UK’s NHS failing elderly says report
Elderly people are being failed by the NHS, believes the health service ombudsman.
In a damning report, Ann Abraham says even the “most basic” human needs were being neglected.
She details how one patient transferred by ambulance to a care home arrived bruised, soaked in urine, dishevelled and wearing someone else’s clothes.
In another case, a man’s life support system was switched off despite a request from his family to delay doing so for a short time.
Ms Abraham warned that these were not isolated incidents.
The NHS, she says, needs to undergo an “urgent” widespread change in attitude towards older people.
Of nearly 9,000 properly made complaints to the ombudsman about the NHS last year, almost one in five (18%) were about the care of older people.
Ms Abraham said: “Underlying such acts of carelessness and neglect is a casual indifference to the dignity and welfare of older patients.
“That this should happen anywhere must cause concern – that it should take place in a setting intended to deliver care is indefensible.”
The report detailed failures to provide clean and comfortable surroundings, help with eating, drinking water provision and the ability to call someone who will respond.
Half the people in the report did not consume adequate food or water during their time in hospital and the cases showed instances of older people unwashed and left in soiled or dirty clothes.
One woman described how her aunt, named only as Mrs H, had been taken on a long journey to a care home in Tyneside by ambulance after a stay at the elderly care assessment unit at Birmingham Heartlands Hospital.
Mrs H was described in the report as a “feisty” independent and dignified woman, who had lived at home until aged 88.
She arrived at the care home “strapped to a stretcher”, soaked with urine, dressed in clothing that did not belong to her held up by paper clips, and accompanied by bags of dirty laundry, much of which was not her own.
A Trust spokesman said it had apologised to the complainant and carried out a full investigation.
In another case, staff at Oxford Radcliffe Hospitals NHS Trust switched off the life support for a patient named as Mr C despite his family’s request that they delay doing so for a short time.
Ms Abraham said money alone would not help the NHS to fulfil its own standards of care.
She said: “Like all of us, they wanted to be cared for properly and, at the end of their lives, to die peacefully and with dignity.
“Instead, these accounts present a picture of NHS provision that is failing to meet even the most basic standards of care.”

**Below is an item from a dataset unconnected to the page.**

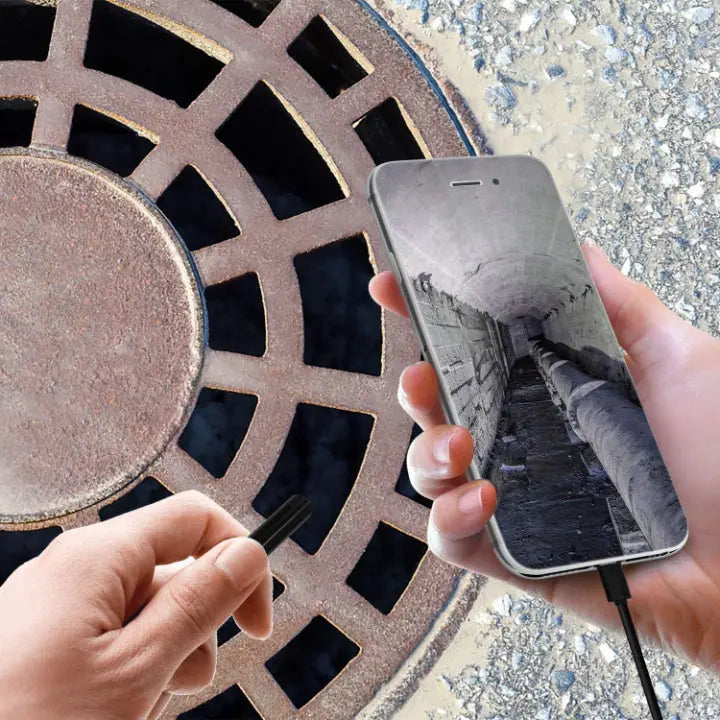 Endoskop-Kamera Plug-and-Play Zorenza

Care services minister Paul Burstow said: “This report exposes the urgent need to update our NHS.
“We need a culture where poor practice is challenged and quality is the watchword. The dignity of frail older people should never be sidelined.”

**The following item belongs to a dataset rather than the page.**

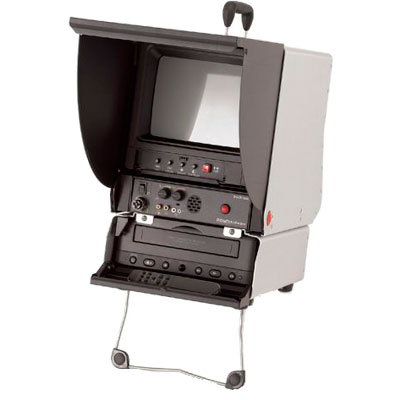 ЖК-видеомонитор / видеомагнитофон ЖК-видеомонитор / видеомагнитофон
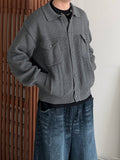 Cozy Knit Trugger Jacket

He said new spot inspections by nurses, with a specific remit to check on malnutrition and dignity of the elderly, “will cast a light on poor practice.”
Dr Peter Carter, chief executive of the Royal College of Nursing (RCN), said he feared the situation could get worse with the NHS budget being cut by £20bn in England alone.
“It is inevitable that there will be an impact on frontline care,” he said.